[ACTIVITY LIST]
1. Decide whether each statement below agrees with the article on the Magdalene Laundries report. For each, answer yes or no and quote the words from the article that decide it. (a) The report found that 30,000 women had been in the laundries. (b) Most of the women spent less than one year in the laundries. (c) The State has made an official apology to the women.
2. Carry on the article about the Magdalene Laundries report from the point where it stops.

A new report has confirmed for the first time that one in four of the 10,000 women who ended up in the Magdalene Laundries were sent there with state involvement.
The women were forced to work long hours in the laundries without pay and the report details how they suffered cruel verbal taunts from some of the nuns there.
The trail of tears reveals how, even in the 1970s, a girl as young as 11 was sent to a laundry by state health officials.
But there has been no official apology from the State or any commitment to provide a redress scheme for the survivors.
Victims' groups said that the country had failed the women of the Magdalene Laundries once again.
The Attorney General Maire Whelan was involved in yesterday's cabinet deliberations about the 1,000-page report by former senator Martin McAleese.
But the Government has refused to say if Mr Kenny has been advised against delivering an apology for legal reasons.
The report has thrown new light on the operation of the 10 Magdalene Laundries in the State between 1922 and 1996. It confirmed, by examining the books of the religious orders, that 10,000 women had been in the laundries over that period – significantly fewer than the previous estimate of 30,000.
It exploded the myth that most of them were prostitutes or unmarried mothers who had their babies there and said the women went into the laundries for a variety of reasons.
A quarter had already spent time in an industrial school or other state institution.
Others
were betrayed by health authorities and ended up in laundries after
spells in psychiatric hospitals, acute hospitals, foster care and mother
and baby homes.
They had to endure a "harsh and
physically demanding" work environment. Many suffered "confusion and
fear" because they did not know when they would be let out – even though
the majority spent less than one year there.
Although
the laundries were used as an alternative to prison for some women, a
1941 memo warned that they lacked any specialist training" to provide
girls with a "fresh start" in life, and that education was "absent".
The
number of Magdalene survivors is in the "high 100s", but just 118 came
forward to give evidence due to the continued false stigma about being
one of the "fallen women" in the laundries.
The report
drew a distinction between the conditions in the laundries and the
"brutality" of the industrial schools – also run by religious orders.
It
said the vast majority of Magdalene residents had given no evidence of
being physically abused there and none had been sexually abused.

[DATASET EXCERPTS]
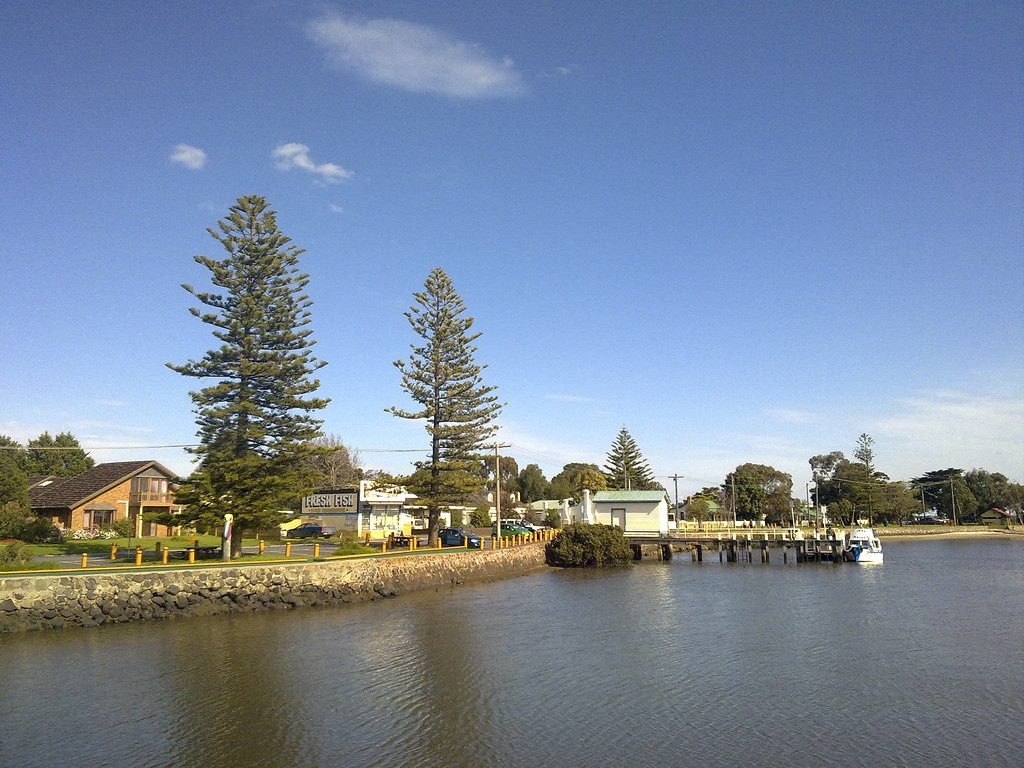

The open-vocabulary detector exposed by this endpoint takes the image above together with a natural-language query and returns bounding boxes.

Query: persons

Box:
[743,519,746,528]
[750,519,752,528]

[RESPONSES BY TASK]
1.
(a) No: "10,000 women had been in the laundries over that period – significantly fewer than the previous estimate of 30,000."
(b) Yes: "the majority spent less than one year there."
(c) No: "there has been no official apology from the State"

2.
Contrary to public belief, the orders made little or no profit from
running the institutions.
But the findings that the state
was directly involved in the admission of 26pc – or 2,124 women – to
the laundries contradict evidence it gave to the UN committee on torture
two years ago.
The Department of Justice's then
secretary general Sean Aylward said at that time that the vast majority
of women went to the Magdalene Laundries voluntarily or with the consent
of their parents or guardians and that women were only ordered to be
detained at one institution in Dublin.
Taoiseach Enda Kenny said yesterday that he was sorry it had taken until now for the State to carry out an investigation into what had happened.
"I
regret in particular that many who suffered have not lived to see this
day, when such a report is published, removing that stigma and letting
the true facts finally emerge," he said.
But the Justice
for Magdalenes campaign group said this fell "far short" of the full and
sincere apology deserved by the women who were incarcerated against
their will in the laundries.
Stigma
Fianna Fail
justice spokesman Niall Collins criticised Mr Kenny for not delivering
an apology for the State's role in sending many of the women to the
laundries and not committing to any redress scheme.
Sinn Fein deputy leader Mary Lou McDonald said that an apology was due to the women who had endured "a very Irish form of slavery" in the laundries.
The average age of the women in the laundries was 23, but the youngest entrant was nine and the eldest was 89.
They were excluded from the State's €1bn compensation scheme for the victims of abuse in industrial schools.
A government spokesman refused to say last night if compensation for the Magdalene survivors would be considered.